Exploring Breathwork and Meditation: Andrew Huberman

Breathwork: Cyclic Hyperventilation, Box Breathing & Interoception

In recent years, breathwork has gained significant popularity, thanks in part to the influence of Wim Hof, also known as “The Iceman.”

Hof is renowned for his ability to withstand extreme cold and holds numerous world records for his feats. Central to his method is a breathing technique known as cyclic hyperventilation, which involves deep, deliberate breathing with big inhales and exhales.

Studies conducted on Hof and the general population have shown that cyclic hyperventilation triggers the release of adrenaline, causing a shift in the state of the brain and body.

This technique, also referred to as Wim Hof breathing or Tumo breathing, is often considered a standalone practice rather than a component of traditional meditation.

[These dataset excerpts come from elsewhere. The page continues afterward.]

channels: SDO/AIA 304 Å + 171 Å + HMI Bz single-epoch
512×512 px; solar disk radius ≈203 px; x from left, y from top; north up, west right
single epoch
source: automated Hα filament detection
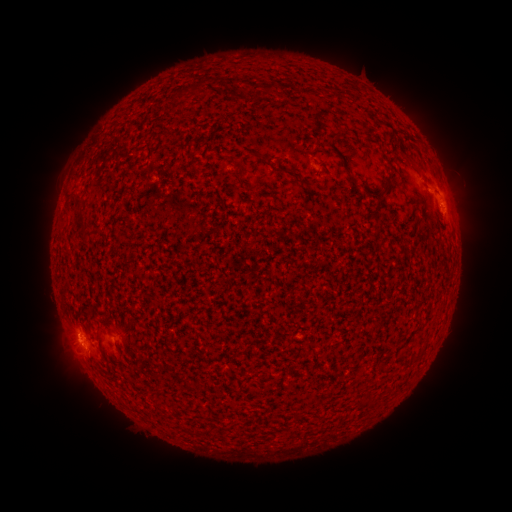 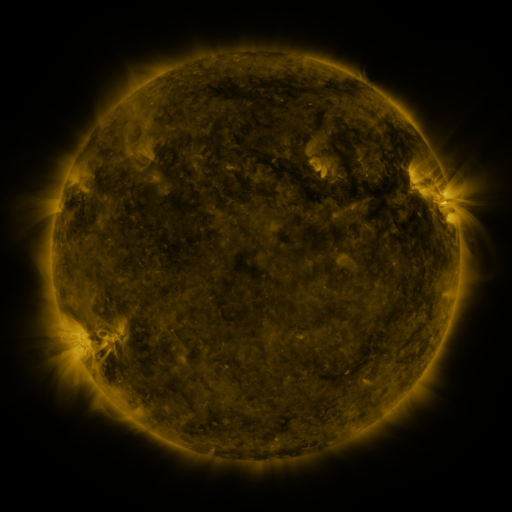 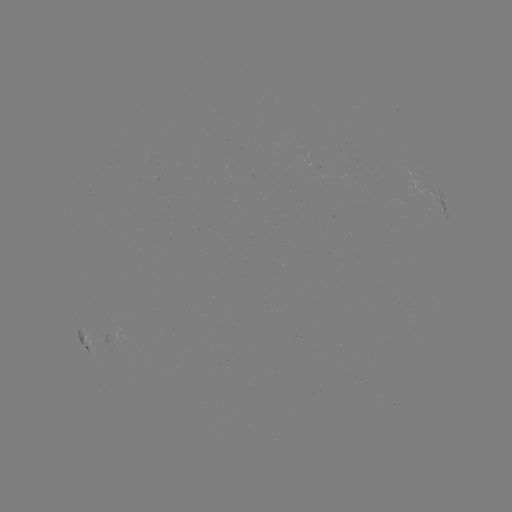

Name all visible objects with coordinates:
filament: [256, 83, 276, 98]
filament: [249, 150, 262, 159]
filament: [405, 155, 414, 165]
filament: [383, 177, 393, 195]
filament: [75, 209, 87, 227]
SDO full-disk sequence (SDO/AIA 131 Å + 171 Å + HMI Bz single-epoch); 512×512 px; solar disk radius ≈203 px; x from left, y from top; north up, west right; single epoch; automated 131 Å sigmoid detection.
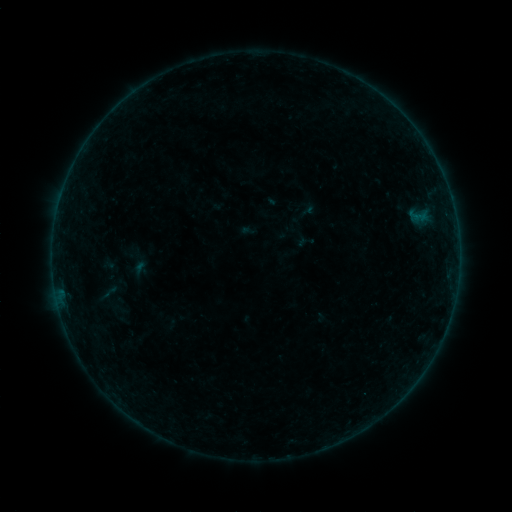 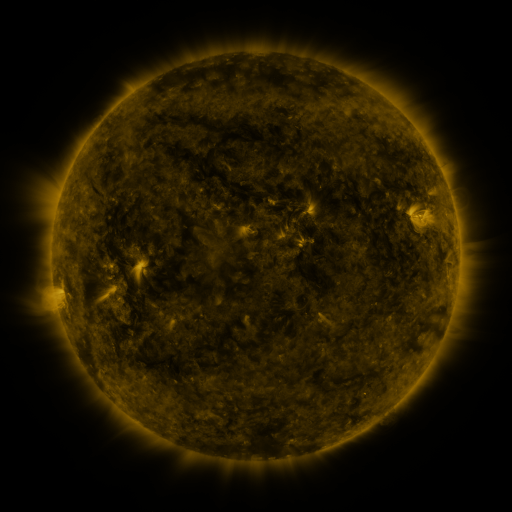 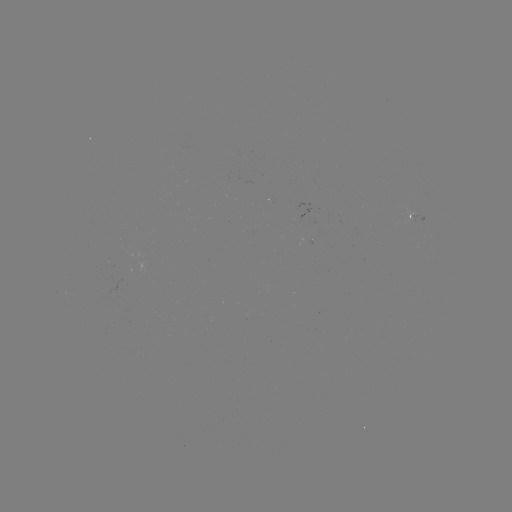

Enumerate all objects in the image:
sigmoid: (107, 293)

In contrast, most meditation practices involve slowing one’s breathing, either through cyclic breathing (inhale, exhale, repeat) or variations such as double inhales followed by an exhale, or box breathing, where the duration of the inhale, hold, exhale, and hold are equal.

Regardless of the specific pattern, the key is to control and slow down the breathing deliberately.

By focusing on breathing, practitioners are naturally drawn into interoception, as they become more aware of internal sensations such as the movement of the diaphragm or the rising and falling of the chest.

This shift in attention from external events to internal experiences is a fundamental aspect of meditation.

While breathing is essential for survival and is present in any living activity, including sleep, the deliberate control of breathing patterns during meditation can be highly beneficial.

By consciously regulating the depth and cadence of breathing, individuals can effectively shift their brain state and enhance their meditative practice.

Meditation Breathwork, Cyclic vs. Complex Breathwork

According to Huberman, the first step in starting a meditation practice is to ask yourself whether you want to be more relaxed or more alert at the end of the session. This simple question can help guide your breathing techniques throughout the practice.

Huberman explained that if your inhales are longer or more vigorous than your exhales, you will tend to shift your brain and body towards a state of alertness. This is due to the way neural circuits govern respiration physiology and communicate with brain areas that release noradrenaline and norepinephrine.

In contrast, if you emphasize longer duration or more vigorous exhales relative to your inhales, you will tend to relax more and calm your nervous system.

The introduction of more complex breathing practices, such as breath holds or Wim Hof breathing, can shift much of your attention to the breathing practice itself, especially if it’s not cyclic.

Huberman noted that if you are engaging in non-cyclic breathing or deliberately emphasizing inhales or exhales, some portion of your attention will be devoted to ensuring that you follow that breathing practice.

Huberman suggested that breath work itself can be a form of meditation, and meditation can involve breath work. However, the more deliberate and unnatural the pattern of breathing is, the less you will be able to focus on other things.

This can be leveraged depending on your goals. For instance, if you’re feeling stuck in your head, a meditation practice focused on exteroceptive bias and natural cyclic breathing may be beneficial.

On the other hand, if you’re feeling pulled out of yourself and want to ground yourself, a deliberate, nondefault pattern of breathing may help bring your awareness into your body and calm down.

Huberman and his colleague, Dr. David Spiegel, have an active research program focused on these issues and believe that a breath work practice itself can be meditative. However, the more the meditative practice focuses on the breathing itself, the more interoceptively biased it will be.

This can be beneficial for those seeking more interoceptive awareness throughout the day, but may not be ideal for those who are already overly focused on their bodily sensations.